E a propósito, para quem não sabe, cada lugar tem a sua própria língua de sinais. Ela não é universal, existem algumas centenas no mundo afora. Mas voltando para as línguas faladas, assim como acontece no Brasil, outros países têm situações parecidas.
Ou seja, em boa parte dos lugares, a maioria da população se comunica em somente um ou dois idiomas, e aí grupos bem menores falam uma imensa variedade de idiomas, que existem mesmo com poucos falantes. Colocando isso em números, a gente pode dizer que 94% dos habitantes da Terra falam só cerca de 10% das línguas que existem. Ou seja, mais de 90% dos idiomas estão na boca de somente 6% da população mundial.
Se essa informação, por um lado, é impressionante, por outro, ela é preocupante. Afinal, isso quer dizer que grande parte da riqueza cultural da humanidade só sobrevive graças a uma parcela muito pequena da população. Ou seja, com o tempo, muitas dessas línguas podem acabar sendo extintas.
Na verdade, isso é até algo bastante comum. Em média, de acordo com a UNESCO, a cada duas semanas, uma língua deixa de existir na Terra. E eu espero que a próxima não seja a minha.
Nesse ritmo, até o final desse século, metade daquelas sete mil línguas que eu falei podem simplesmente desaparecer. E a que vale a gente diferenciar o conceito de língua extinta de um outro conceito importante, o de língua morta? O exemplo mais famoso de língua morta é o latim.
O latim ainda existe. Muitas pessoas falam latim. Padres rezam missa em latim, o Harry Potter faz feiti osem latim, cachorros vivem latindo.
Mas o latim não é o idioma nativo de ninguém. Ou seja, ninguém vai aprender intuitivamente o latim como acontece com o português no Brasil, o inglês nos Estados Unidos, e por aí vai. Até porque ele não é a língua oficial de nenhum país.
Ou melhor, pra ser bem preciso, ele até é do Vaticano, mas aí é um caso bem à parte. É um país com menos de mil habitantes do tamanho de uma praça. O fato é que nenhum ser humano cresce ouvindo latim na família, na escola ou na televisão.
Todo mundo precisa parar para estudar a gramática e o vocabulário se quiser saber falar. E isso, é claro, exige muito esforço, muito tempo e faz com que pouca gente saiba falar latim fluentemente. Se já é trabalhoso aprender um novo idioma, imagina um que é falado por pouquíssimas pessoas.
Isso leva a gente a se perguntar, e se não fosse preciso aprender vários idiomas pra se comunicar com todo mundo? Afinal, por mais que você seja um apaixonado por estudar línguas, é impossível saber falar todas elas. Mas e se a gente tentasse escolher uma só e transformasse ela numa espécie de língua universal?

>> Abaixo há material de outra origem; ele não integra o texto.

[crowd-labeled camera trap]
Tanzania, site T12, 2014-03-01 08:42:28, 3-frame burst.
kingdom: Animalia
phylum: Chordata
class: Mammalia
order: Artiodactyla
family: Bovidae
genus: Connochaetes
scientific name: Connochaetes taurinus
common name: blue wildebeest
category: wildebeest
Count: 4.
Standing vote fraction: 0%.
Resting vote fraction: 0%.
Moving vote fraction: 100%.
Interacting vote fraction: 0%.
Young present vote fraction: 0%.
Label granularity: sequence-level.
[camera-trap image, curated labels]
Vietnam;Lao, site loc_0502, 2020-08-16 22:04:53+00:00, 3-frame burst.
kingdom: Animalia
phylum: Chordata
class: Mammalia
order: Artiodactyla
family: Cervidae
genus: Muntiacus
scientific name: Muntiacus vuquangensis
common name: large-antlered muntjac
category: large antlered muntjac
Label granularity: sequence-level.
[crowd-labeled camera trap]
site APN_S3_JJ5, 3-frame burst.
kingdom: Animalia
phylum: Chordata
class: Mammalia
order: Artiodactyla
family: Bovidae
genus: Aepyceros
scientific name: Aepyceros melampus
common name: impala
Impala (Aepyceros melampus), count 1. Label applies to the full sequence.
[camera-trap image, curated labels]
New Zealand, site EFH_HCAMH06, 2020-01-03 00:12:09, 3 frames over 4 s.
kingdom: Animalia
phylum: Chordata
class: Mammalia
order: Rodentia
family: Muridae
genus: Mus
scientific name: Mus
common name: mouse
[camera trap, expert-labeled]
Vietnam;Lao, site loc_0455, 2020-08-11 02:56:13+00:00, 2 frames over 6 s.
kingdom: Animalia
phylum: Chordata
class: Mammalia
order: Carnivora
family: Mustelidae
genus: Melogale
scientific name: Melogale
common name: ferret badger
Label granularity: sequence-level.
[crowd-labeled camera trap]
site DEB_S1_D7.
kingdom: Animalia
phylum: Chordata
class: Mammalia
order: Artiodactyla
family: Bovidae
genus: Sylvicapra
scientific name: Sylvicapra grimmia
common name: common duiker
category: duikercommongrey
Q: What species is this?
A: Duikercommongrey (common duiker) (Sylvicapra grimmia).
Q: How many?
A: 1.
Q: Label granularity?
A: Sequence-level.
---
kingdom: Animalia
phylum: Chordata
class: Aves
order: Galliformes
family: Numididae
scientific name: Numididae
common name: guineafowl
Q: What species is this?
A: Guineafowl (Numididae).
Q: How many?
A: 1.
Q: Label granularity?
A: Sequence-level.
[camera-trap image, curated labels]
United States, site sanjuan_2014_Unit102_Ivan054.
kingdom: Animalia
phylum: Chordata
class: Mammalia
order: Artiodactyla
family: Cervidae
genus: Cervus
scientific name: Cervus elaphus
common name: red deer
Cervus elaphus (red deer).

Por que o ser humano nunca fez isso? Bom, não foi por falta de tentativa. O exemplo mais famoso é o Esperanto, um idioma artificial idealizado pelo polonês Ludwik Zamenhof, no final do século XIX.
Ele vivia numa cidade que pertencia na época ao Império Russo, onde se falavam várias línguas diferentes. E por isso ele se perguntou, como seria se existisse um idioma único para todos os povos? Mas então ele não quis ficar só esperanto e decidiu agir.
Ok, desculpa. Zamenhof pegou fonemas eslavos, se inspirou em palavras latinas e imitou estruturas comuns em vários idiomas, como o adjetivo antes do substantivo, que é o típico do inglês. E para facilitar o aprendizado, ele utilizou regras simples, como por exemplo, só três tempos verbais, passado, presente e futuro.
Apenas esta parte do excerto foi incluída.